Bruno and Inez wave me goodbye and I leave downtown Setúbal with a bag full of Brazilian cakes and a heart overfilled with joy.
Meet Wolfgang while waiting for the ferry to Ilha da Tróia
He's an experienced backpacker and pedals at a fast rhythm, I manage to keep behind him only because it's early in the day and the tarmac is flat and nice.
We chat about life and he confesses to be scared of being too old to embark on these bike tours
In Melide, one of those Alentejo jewels of a village sparkling white houses with dashes of ocean blue, we are chatted up by a Canadian dude. He says he is a waiter on cruises and that he's on his off period, waiting until next cruise arrives. He seems drunk and asks me and Wolfgang if we can go buy him a drink at the store.
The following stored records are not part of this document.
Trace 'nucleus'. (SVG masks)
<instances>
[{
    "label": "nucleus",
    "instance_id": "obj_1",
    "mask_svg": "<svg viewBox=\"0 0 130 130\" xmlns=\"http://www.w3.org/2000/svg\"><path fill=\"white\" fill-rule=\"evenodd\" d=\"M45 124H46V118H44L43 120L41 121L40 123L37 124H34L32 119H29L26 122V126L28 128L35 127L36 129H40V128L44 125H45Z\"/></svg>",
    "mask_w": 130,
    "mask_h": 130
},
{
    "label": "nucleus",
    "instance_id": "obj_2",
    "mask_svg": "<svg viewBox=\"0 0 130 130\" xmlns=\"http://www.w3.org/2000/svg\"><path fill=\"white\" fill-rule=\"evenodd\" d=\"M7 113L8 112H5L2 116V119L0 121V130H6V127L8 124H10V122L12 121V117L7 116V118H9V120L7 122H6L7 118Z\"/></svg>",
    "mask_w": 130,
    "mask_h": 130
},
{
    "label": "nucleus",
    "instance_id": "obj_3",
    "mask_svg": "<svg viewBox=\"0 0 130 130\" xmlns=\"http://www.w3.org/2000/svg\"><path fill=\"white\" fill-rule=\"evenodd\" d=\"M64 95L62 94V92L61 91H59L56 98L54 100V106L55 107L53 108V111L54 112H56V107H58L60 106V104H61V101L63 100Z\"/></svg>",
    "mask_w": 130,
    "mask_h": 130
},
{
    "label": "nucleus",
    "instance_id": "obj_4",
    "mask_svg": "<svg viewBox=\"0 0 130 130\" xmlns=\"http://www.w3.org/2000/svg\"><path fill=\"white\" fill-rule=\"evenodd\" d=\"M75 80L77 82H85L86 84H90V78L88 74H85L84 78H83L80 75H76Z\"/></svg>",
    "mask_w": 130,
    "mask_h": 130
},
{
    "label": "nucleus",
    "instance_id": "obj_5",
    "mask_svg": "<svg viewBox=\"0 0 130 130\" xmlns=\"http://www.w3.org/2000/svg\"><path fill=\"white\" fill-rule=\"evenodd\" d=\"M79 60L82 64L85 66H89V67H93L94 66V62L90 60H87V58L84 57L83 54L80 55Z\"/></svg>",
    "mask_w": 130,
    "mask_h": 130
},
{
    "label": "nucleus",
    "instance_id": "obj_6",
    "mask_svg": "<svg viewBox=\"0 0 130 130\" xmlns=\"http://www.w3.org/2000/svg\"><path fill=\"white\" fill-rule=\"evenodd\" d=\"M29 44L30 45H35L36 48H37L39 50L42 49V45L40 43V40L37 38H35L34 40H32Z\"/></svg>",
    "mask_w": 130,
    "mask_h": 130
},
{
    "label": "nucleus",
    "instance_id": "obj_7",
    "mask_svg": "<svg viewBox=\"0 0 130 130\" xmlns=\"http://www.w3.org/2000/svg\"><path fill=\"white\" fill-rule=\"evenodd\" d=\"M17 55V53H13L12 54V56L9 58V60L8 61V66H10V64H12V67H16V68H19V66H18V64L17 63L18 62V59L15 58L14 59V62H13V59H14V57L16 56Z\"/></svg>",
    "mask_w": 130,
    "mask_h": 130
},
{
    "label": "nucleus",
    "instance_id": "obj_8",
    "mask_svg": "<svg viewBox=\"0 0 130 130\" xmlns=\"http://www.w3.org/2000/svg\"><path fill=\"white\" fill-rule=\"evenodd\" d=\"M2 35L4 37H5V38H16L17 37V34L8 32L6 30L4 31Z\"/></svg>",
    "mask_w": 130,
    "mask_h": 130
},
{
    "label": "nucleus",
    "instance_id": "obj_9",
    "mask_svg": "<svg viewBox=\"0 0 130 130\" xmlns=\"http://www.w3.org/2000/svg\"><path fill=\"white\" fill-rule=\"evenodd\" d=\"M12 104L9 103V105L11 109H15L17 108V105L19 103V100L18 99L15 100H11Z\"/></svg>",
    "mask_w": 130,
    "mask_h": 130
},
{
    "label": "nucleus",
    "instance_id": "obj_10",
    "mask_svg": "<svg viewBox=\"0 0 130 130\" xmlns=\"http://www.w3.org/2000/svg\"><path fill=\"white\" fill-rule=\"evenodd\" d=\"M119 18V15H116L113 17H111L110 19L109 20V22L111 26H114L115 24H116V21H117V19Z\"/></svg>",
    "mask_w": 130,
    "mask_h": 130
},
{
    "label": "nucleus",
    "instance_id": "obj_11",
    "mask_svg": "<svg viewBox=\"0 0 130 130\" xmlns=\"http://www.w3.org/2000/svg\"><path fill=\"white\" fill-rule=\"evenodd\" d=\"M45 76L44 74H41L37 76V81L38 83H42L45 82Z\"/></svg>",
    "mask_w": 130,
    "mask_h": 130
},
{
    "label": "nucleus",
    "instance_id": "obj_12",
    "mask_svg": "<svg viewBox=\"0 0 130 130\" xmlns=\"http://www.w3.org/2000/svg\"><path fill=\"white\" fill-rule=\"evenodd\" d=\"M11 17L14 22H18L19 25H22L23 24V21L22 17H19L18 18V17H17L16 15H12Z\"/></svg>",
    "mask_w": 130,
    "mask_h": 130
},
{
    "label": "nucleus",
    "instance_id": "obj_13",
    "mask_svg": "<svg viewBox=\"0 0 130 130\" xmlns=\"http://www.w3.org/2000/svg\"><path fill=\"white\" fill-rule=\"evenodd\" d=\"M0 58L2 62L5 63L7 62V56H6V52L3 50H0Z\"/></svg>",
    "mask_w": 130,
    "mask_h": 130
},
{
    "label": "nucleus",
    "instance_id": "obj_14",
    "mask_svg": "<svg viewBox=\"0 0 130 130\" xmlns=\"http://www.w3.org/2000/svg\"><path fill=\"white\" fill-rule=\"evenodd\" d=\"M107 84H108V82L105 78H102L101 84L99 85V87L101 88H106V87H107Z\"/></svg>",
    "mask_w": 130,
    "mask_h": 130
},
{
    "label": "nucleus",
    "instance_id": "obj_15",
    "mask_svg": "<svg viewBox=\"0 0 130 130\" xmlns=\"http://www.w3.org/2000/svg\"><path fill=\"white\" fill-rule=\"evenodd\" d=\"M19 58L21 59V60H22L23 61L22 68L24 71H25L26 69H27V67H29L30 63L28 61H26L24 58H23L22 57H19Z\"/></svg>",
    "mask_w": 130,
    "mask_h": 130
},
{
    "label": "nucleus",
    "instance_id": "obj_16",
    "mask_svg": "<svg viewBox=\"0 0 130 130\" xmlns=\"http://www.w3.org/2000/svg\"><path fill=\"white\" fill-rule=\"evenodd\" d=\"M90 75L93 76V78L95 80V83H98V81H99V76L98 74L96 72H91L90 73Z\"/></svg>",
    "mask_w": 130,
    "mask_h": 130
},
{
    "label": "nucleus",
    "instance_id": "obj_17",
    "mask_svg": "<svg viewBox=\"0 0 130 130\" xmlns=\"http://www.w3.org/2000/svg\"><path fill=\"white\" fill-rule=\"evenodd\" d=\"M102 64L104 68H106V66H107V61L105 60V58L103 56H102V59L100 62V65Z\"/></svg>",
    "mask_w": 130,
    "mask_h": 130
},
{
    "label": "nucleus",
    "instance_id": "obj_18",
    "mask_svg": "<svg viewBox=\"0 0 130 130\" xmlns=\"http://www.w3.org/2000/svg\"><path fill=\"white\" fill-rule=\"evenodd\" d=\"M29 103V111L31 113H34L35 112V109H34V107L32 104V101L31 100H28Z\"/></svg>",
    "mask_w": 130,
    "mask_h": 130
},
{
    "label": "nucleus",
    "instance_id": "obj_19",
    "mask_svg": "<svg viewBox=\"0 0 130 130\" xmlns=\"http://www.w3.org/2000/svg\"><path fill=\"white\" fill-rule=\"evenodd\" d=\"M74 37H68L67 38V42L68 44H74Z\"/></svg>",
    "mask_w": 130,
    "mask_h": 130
I try hard to stay behind Wolfgang's wheel but he's been biketouring for 10 years more than me and leaves me behind
I catch up with him only in the early afternoon in Santiago de Cacém, he invites me to a restaurant where we have bacalhau à Brás and beers.
He counts the kilometers we have been doing and the total is 60/65, about three times more than my yesterday mileage. I wonder if that's because I have been pedaling with an experienced biker, the flat terrain or eating a bit of brazilian cake from Inez and Bruno every hour to keep the glucose level high; probably a combination of all these.
We tell each other goodbye and as he leaves to do 40 more km I ask to the owner of the restaurant if he knows anyone around here with a farm where I could camp for free.
He writes down his number on a piece of paper and tells me to reach Santo André; I don't know why I'm so lucky lately.
I look for a farmácia where to buy suncream and I meet the cutest blonde pharmacist. I should have asked her out but I have an appointment with free hospitality and a much needed shower - c'est la vie.
Eating with my host Antonio some jabali cooked in wine, delicious cheese and homemade presunto, all while drinking tinto alentejano.